Russian President Vladimir Putin is poised to extend nearly a quarter century of rule for six more years on Sunday after wrapping up an election that gave voters no real alternatives to an autocrat who has ruthlessly cracked down on dissent.

The three-day election that began on Friday has taken place in a tightly controlled environment where no public criticism of Putin or his war in Ukraine is allowed. Mr. Putin’s fiercest political foe, Alexei Navalny, died in an Arctic prison last month, and other critics are either in jail or in exile.

Navalny’s associates have urged those unhappy with Mr. Putin or the war to protest by coming to the polls at noon on Sunday, a strategy endorsed by Navalny shortly before his death. Team Navalny described it as a success, releasing pictures and videos of people crowding near polling stations in various cities across Russia around noon.

The 71-year-old Russian leader faces three token rivals from Kremlin-friendly parties who have refrained from any criticism of his 24-year rule or his full-scale invasion of Ukraine two years ago. Mr.
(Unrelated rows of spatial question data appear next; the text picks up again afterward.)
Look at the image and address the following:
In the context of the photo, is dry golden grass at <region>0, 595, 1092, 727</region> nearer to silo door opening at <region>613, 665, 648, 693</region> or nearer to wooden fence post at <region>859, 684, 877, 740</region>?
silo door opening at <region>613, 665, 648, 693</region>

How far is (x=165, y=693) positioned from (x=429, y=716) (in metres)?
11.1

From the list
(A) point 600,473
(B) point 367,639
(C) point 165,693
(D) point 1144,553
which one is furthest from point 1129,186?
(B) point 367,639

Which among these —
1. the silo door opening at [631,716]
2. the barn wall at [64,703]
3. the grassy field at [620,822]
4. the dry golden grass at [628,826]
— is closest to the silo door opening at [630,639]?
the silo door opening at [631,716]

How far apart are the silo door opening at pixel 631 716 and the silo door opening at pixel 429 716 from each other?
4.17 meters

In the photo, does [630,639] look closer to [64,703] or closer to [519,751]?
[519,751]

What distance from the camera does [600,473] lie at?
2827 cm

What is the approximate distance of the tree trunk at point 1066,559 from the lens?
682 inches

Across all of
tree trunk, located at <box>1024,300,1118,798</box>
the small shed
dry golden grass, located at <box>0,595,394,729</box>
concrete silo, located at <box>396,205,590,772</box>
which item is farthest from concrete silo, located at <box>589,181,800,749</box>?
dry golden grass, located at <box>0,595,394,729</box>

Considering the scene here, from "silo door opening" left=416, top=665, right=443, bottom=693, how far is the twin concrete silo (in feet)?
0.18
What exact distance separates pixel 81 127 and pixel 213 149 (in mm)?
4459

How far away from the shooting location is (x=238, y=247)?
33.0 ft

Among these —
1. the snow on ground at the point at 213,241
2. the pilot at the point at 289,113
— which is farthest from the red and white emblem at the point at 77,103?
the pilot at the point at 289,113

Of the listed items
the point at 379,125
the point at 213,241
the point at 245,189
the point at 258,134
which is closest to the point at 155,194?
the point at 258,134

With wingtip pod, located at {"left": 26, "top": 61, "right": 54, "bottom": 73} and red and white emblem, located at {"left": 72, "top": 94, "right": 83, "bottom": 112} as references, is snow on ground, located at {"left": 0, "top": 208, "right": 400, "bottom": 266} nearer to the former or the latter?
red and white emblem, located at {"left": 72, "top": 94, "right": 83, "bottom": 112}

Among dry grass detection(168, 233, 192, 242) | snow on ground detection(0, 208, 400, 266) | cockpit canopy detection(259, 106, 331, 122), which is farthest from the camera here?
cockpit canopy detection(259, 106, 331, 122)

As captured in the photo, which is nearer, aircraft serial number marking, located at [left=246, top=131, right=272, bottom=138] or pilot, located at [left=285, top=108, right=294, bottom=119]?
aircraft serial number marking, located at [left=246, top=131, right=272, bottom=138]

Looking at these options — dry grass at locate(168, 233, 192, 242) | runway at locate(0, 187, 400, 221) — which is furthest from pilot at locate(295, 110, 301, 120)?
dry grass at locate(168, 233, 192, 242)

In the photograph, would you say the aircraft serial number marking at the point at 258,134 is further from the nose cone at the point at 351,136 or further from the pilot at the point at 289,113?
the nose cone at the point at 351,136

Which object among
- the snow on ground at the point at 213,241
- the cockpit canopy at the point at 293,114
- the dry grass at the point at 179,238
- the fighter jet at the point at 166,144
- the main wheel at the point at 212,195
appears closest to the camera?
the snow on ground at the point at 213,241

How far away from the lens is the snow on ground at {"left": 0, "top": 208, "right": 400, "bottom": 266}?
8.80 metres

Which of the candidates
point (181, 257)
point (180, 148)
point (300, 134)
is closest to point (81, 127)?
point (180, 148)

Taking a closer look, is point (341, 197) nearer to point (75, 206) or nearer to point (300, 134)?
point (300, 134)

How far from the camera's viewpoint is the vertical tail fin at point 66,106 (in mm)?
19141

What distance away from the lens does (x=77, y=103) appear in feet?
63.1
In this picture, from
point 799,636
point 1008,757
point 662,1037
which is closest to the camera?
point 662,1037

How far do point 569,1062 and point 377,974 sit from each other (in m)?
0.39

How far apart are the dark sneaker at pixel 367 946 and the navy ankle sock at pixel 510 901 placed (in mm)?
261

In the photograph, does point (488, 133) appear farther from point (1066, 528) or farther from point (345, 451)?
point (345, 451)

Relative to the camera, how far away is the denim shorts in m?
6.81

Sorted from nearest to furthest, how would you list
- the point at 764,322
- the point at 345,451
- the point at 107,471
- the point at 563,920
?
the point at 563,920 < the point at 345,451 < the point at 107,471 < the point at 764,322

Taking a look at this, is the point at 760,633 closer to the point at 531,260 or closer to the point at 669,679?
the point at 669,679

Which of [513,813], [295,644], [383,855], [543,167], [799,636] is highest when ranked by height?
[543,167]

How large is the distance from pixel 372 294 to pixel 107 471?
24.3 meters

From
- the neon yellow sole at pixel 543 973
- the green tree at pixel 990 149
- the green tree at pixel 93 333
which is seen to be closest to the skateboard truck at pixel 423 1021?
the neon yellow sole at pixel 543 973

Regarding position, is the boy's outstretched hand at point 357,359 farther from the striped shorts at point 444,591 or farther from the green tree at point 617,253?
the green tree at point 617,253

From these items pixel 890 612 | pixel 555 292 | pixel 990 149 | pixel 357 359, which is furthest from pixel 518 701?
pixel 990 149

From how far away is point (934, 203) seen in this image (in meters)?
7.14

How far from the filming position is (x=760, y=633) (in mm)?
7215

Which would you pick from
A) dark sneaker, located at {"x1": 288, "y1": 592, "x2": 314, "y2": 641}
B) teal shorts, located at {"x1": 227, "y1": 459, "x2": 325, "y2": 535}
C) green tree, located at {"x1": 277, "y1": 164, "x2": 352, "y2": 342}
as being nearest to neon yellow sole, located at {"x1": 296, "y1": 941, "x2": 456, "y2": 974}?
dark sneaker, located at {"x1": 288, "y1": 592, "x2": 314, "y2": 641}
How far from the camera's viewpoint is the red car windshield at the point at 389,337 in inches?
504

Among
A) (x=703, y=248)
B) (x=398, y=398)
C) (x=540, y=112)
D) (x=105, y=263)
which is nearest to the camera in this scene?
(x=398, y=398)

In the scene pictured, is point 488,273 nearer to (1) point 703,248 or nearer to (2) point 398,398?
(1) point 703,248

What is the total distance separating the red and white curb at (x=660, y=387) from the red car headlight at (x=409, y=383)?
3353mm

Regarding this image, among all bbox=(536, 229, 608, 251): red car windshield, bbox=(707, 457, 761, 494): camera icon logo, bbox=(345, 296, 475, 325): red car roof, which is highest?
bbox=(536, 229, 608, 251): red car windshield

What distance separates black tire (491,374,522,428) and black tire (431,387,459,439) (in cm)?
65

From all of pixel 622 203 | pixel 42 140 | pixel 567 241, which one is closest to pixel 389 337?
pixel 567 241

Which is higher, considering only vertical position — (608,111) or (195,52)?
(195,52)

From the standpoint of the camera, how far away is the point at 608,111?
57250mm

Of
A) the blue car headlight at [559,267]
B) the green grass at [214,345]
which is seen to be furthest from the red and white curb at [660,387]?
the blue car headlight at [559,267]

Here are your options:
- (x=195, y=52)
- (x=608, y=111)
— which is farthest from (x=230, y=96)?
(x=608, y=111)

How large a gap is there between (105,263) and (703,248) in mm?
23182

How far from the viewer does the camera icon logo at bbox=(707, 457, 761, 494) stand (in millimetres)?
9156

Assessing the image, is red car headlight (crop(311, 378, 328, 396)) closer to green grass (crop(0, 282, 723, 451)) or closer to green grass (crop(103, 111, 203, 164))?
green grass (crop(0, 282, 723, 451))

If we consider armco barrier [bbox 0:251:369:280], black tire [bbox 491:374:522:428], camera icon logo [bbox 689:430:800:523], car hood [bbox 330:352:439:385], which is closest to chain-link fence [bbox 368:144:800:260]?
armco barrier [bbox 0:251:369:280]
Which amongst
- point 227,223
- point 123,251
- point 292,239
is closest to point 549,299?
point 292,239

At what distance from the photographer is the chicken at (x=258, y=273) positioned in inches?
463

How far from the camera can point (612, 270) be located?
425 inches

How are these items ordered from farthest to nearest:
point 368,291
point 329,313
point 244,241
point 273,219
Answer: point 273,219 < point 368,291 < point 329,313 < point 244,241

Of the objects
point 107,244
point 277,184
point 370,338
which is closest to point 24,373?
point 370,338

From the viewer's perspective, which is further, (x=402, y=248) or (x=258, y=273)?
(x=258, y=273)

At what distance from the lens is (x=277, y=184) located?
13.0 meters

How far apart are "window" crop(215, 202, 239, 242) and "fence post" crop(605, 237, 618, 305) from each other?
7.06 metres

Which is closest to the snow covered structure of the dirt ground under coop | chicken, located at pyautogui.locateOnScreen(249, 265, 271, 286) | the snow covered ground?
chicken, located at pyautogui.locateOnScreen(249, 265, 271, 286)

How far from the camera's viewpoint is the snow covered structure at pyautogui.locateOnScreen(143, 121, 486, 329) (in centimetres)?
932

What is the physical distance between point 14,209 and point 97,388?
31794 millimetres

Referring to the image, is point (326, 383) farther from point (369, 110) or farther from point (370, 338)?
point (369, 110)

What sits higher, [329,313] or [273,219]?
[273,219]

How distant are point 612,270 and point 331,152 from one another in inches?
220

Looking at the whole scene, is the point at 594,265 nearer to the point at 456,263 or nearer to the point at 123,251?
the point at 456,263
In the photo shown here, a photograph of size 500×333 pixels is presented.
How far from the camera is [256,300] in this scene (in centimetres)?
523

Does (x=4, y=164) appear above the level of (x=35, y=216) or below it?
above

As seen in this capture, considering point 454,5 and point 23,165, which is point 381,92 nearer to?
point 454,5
Putin has boasted of Russian battlefield successes in the run-up to the vote, but a massive Ukrainian drone attack across Russia early on Sunday sent a reminder of challenges faced by Moscow.

The Russian Defence Ministry reported downing 35 Ukrainian drones overnight, including four near the Russian capital. Moscow Mayor Sergei Sobyanin said there were no casualties or damage.

Russia’s wartime economy has proven resilient, expanding despite bruising Western sanctions. The Russian defence industry has served as a key growth engine, working around the clock to churn out missiles, tanks and ammunition.

Voting is taking place at polling stations across the vast country’s 11 time zones, in illegally annexed regions of Ukraine, and online. More than 60% of eligible voters had cast ballots as of early Sunday.

Dmitry Sergienko, who cast his ballot in Moscow, said he voted for Mr. Putin: “I am happy with everything and want everything to continue as it is now.”

Olga Dymova, who also backed Mr. Putin, said, “I am sure that our country will only move forward towards success.”

Another Moscow voter, who identified himself only by his first name, Vadim, said he hopes for change, but added that “unfortunately, it’s unlikely.”

Navalny’s associates broadcast footage with comments by those who turned up at the polls at noon to protest against Mr. Putin, their faces blurred to protect their identities.

“The action has achieved its goals,” Ivan Zhdanov, the head of Navalny’s Anti-Corruption Foundation, said in a YouTube broadcast. “The action has shown that there is another Russia, there are people who stand against Putin.”

It wasn’t possible to confirm if the voters shown lining up at polling stations in videos and photos released by Navalny’s associates and some Russian media had responded to the protest call, or merely reflected strong turnout.

Despite tight controls, several dozen cases of vandalism at polling stations were reported.

A woman was arrested in St. Petersburg after she threw a firebomb at a polling station entrance, and several others were detained across the country for throwing green antiseptic or ink into ballot boxes.

Dmitry Medvedev, a deputy head of the Russian Security Council chaired by Mr. Putin, called for toughening the punishment for those who vandalise polling stations, arguing they should face treason charges for attempting to derail the vote amid the fighting in Ukraine.

Some Russian media also posted images of spoiled ballots posted by voters.

Ahead of the election, Mr. Putin cast his war in Ukraine, now in its third year, as a life-or-death battle against the West seeking to break up Russia.

Russian troops have recently made slow advances relying on their edge in firepower, while Ukraine has fought back by intensifying cross-border attacks and launching drone strikes deep inside Russia.

The Ukrainian shelling of the city of Belgorod near the border killed a 16-year-old girl on Sunday and injured her father, according to the local governor, who also reported two deaths from Ukrainian attacks the previous day.

Putin described the attacks as an attempt by Ukraine to frighten residents and derail Russia’s presidential election, saying they “won’t be left unpunished.”

Western leaders have derided the election as a travesty of democracy.

Beyond the lack of options for voters, the possibilities for independent monitoring are very limited. No significant international observers were present. Only registered, Kremlin-approved candidates, or state-backed advisory bodies, can assign observers to polling stations, decreasing the likelihood of independent watchdogs.